El discurso de los jóvenes sobre el «estar en el suelo» y la «involución» interminable refleja una profunda sensación de agotamiento e incertidumbre. A nivel internacional, el deterioro de las relaciones de China con los países occidentales —desde Taiwán hasta el Mar de China Meridional— ha aumentado el riesgo geopolítico. Sin el PCCh, China podría acercarse al mundo con mayor apertura y reducir el peligro de aislamiento.

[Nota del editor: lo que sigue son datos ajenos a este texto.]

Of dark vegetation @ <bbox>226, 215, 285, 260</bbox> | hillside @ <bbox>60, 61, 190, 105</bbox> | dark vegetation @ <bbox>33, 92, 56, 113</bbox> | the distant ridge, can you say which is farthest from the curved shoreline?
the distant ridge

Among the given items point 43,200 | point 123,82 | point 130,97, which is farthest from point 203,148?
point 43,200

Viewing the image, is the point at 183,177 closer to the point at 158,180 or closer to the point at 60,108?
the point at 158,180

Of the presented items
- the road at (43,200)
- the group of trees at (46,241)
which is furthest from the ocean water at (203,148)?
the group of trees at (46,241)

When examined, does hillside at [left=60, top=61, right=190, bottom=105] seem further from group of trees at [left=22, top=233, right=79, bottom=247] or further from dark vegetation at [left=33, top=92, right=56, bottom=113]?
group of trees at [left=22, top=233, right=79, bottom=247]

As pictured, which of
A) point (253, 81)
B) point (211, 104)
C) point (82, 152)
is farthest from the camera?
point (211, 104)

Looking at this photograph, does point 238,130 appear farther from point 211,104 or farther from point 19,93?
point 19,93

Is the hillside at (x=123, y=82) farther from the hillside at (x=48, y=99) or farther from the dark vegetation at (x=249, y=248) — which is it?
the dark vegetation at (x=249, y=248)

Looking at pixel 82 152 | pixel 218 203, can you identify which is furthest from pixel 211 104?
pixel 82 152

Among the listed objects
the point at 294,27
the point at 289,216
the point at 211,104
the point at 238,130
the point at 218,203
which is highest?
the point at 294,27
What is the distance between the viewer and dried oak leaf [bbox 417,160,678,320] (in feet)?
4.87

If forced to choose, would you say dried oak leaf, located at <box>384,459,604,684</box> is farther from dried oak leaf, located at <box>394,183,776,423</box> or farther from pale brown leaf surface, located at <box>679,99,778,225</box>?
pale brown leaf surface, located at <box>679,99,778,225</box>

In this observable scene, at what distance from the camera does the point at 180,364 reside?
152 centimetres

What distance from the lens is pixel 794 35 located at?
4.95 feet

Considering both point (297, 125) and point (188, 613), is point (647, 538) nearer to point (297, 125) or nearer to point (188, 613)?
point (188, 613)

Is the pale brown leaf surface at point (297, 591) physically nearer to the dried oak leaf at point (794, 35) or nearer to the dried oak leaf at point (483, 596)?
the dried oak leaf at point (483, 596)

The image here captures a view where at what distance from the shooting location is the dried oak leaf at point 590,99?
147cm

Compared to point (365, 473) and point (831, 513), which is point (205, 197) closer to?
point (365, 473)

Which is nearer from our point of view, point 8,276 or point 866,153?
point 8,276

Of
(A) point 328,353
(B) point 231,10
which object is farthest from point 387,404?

Sin embargo, dicha transición también conllevaría graves trastornos, como la incertidumbre política y la reorganización de intereses arraigados.

Miles de personas participan en una manifestación en Taipéi, Taiwán, el 24 de abril de 2006 para apoyar a las decenas de millones de chinos que abandonan el Partido Comunista Chino. (Imagen: Minghui.org)

Por qué la idea se niega a desaparecer

La esperanza de una China sin el PCCh no implica borrar el pasado ni negar todos los logros. Más bien, refleja el deseo de una alternativa más inclusiva y humana. Cabe imaginar una China federal que permita una auténtica autonomía regional y respete las culturas minoritarias, un sistema político multipartidista donde las visiones contrapuestas se expresen mediante elecciones, y una economía de mercado que proteja la propiedad intelectual y premie la innovación en lugar de la lealtad política.

Dicho cambio no sería fácil. Las experiencias de Europa del Este y la Primavera Árabe demuestran que el colapso de los sistemas autoritarios puede provocar caos e incluso regresión. Dada la singular historia y cultura política de China, una transición pacífica sería ideal, pero la historia ofrece pocos motivos para el optimismo. Los dictadores rara vez ceden el poder voluntariamente. El cambio puede surgir a través de fracturas internas, un amplio despertar de la conciencia cívica o una presión internacional sostenida. En cualquier caso, una transición democrática fluida sería extremadamente difícil.

Sin embargo, al acercarse el Año Nuevo, la esperanza sigue siendo ineludible. Una China libre del régimen del PCCh no solo beneficiaría a su propio pueblo, sino que también contribuiría a la paz y la estabilidad mundiales. Sea cual sea el futuro, el destino de China debe ser decidido por su pueblo, no monopolizado por un solo partido que afirma hablar en nombre de todos. Que 2026 traiga mayor libertad, dignidad y posibilidades.